The rate at which greenhouse gases are getting pumped into the world's atmosphere seems to be slowing down, according to new figures presented this week at the United Nations Climate Change Conference in Paris. Gas emissions stemming from industrial processes and the burning of fossil fuels rose only slightly in 2014 and are on track to decrease in 2015. The recent trends are unusual, since the global economy is in a period of expansion — indicating that certain measures to curb rising carbon emissions may actually be working.
In 2014, global greenhouse gas emissions rose by just 0.6 percent, as opposed to the average 2.4 percent annual growth seen over the past decade. And for 2015, emissions are projected to decrease by 0.6 percent, according to the research, also published this week in the journal Nature Climate Change.

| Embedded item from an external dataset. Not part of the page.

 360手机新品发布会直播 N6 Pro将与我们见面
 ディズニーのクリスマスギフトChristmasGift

The trends are unusual, since the global economy is in a period of expansion
Normally, declines in greenhouse gas emissions are linked with periods of economic downturn, such as the collapse of the Soviet Union in the 1990s or the global financial crisis in 2008. Less economic growth usually coincides with less need for power and industry, so not as much gas gets pumped into the atmosphere. But global GDP has grown stably since 2012 and is expected to grow even more robustly in 2015.

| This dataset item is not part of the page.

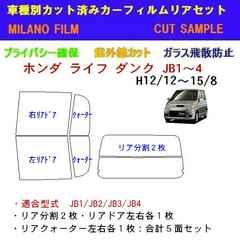 ホンダ ライフ ダンク JB1〜4 カット済みカーフィルム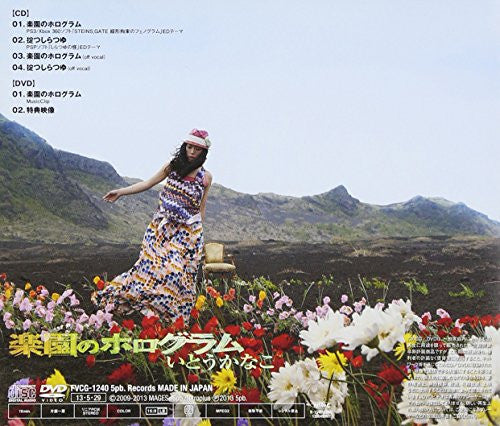Image 3 for Rakuen no Hologram / Kanako Ito [with DVD]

The study authors think that slow growth of petroleum use worldwide and a faster growth of renewable energies are responsible for the trends, but it's ultimately China's coal use that explains the numbers. Right now, the country is the world's biggest polluter, producing more than a quarter of the planet's industrial greenhouse gases. But recently, China has vowed to lower its reliance on coal-based energy, and from 2013 to 2014, more than half of the nation's power came from renewable forms of energy like hydropower and nuclear power.
Perhaps as a result, China's gas emissions grew by just 1.2 percent in 2014, much lower than the 6.7 percent annual growth the country has experienced over the past decade. And the country's emissions are expected to decline by 3.9 percent in 2015. Those changes, coupled with declines in greenhouse gas emissions from the United States, the European Union, and other nations, are likely responsible for the slow growth in emissions.
However, the emission reversal may not last for long. China's economic growth has slowed recently, so it's possible the country will use more coal when things pick back up. China has also been burning more coal than the country previously reported, meaning the country's coal consumption has been severely underestimated since 2000. Additionally, India is expected to double its greenhouse gas emissions by 2030, as it attempts to bring more than 300 million citizens onto the power grid. Right now, India produces as much greenhouse gas as China does, meaning the country is poised to surpass China as the leading polluter.